* **What is expected**
Exactly the lines from the beginning of the listing below through the line that contains "57.Nowadays, shared ________(car)" should be transcribed, and pictures must stay out.

****************

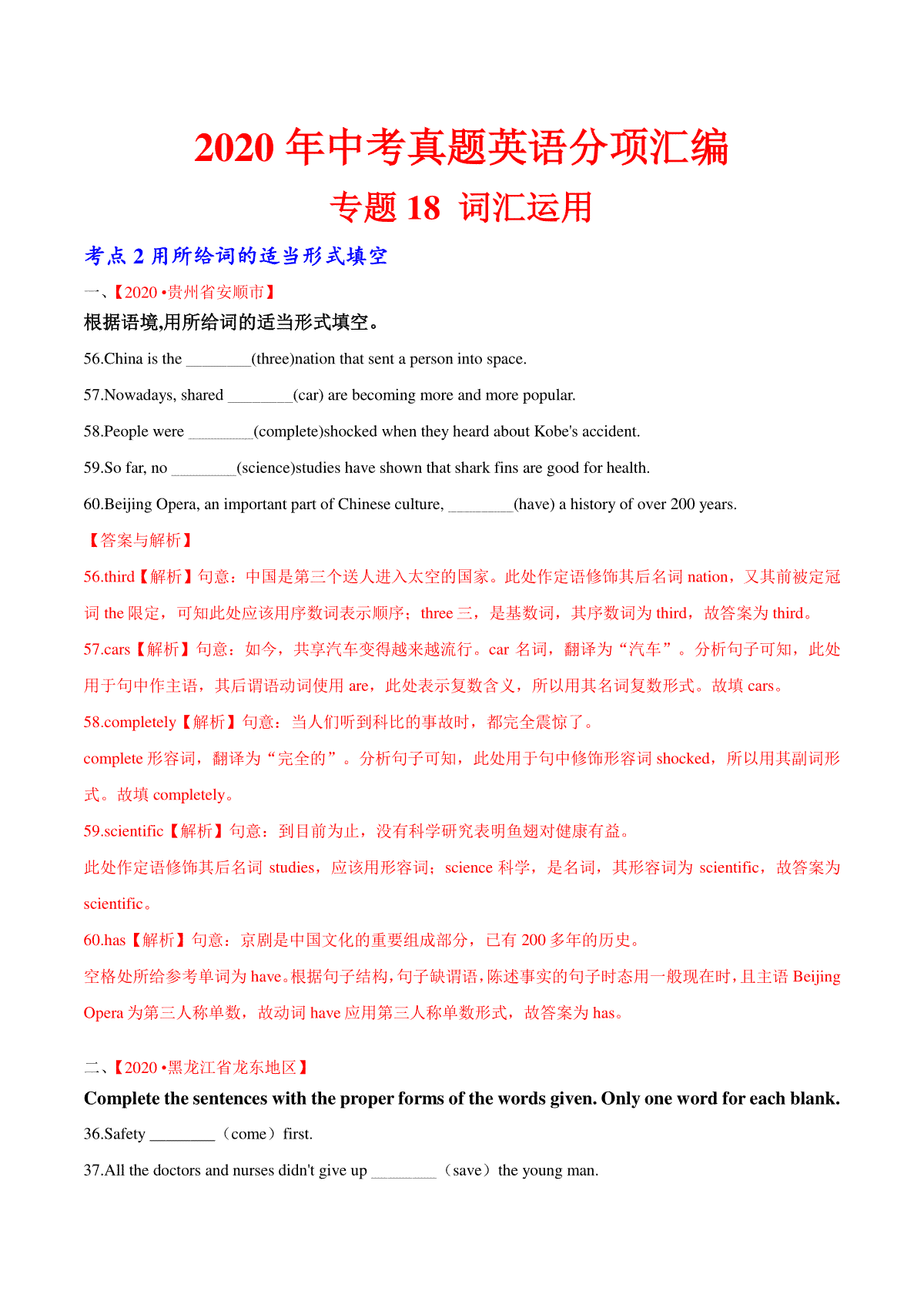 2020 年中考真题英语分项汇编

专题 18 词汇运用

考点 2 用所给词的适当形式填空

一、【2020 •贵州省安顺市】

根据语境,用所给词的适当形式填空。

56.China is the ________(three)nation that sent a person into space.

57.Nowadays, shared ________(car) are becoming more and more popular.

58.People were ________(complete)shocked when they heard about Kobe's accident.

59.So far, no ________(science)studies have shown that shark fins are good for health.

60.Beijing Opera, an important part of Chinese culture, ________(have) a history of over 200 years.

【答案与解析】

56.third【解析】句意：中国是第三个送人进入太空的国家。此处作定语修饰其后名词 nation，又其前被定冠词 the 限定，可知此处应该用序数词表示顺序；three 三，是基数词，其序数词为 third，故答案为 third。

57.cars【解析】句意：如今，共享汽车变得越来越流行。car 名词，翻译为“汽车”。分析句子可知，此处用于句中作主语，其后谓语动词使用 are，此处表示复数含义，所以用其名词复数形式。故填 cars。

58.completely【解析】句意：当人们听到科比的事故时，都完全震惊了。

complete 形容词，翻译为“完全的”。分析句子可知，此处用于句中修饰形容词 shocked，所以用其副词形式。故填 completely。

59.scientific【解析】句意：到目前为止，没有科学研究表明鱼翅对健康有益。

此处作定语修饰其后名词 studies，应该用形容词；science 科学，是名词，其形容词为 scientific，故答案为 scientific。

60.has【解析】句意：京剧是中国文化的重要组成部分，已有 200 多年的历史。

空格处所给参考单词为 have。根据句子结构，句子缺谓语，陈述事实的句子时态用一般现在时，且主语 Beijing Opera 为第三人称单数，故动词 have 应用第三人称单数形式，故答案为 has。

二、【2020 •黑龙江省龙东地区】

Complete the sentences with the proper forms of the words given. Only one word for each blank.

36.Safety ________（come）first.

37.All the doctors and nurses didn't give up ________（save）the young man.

****************

* **Exercise solution**
 2020 年中考真题英语分项汇编

专题 18 词汇运用

考点 2 用所给词的适当形式填空

一、【2020 •贵州省安顺市】

根据语境,用所给词的适当形式填空。

56.China is the ________(three)nation that sent a person into space.

57.Nowadays, shared ________(car) are becoming more and more popular.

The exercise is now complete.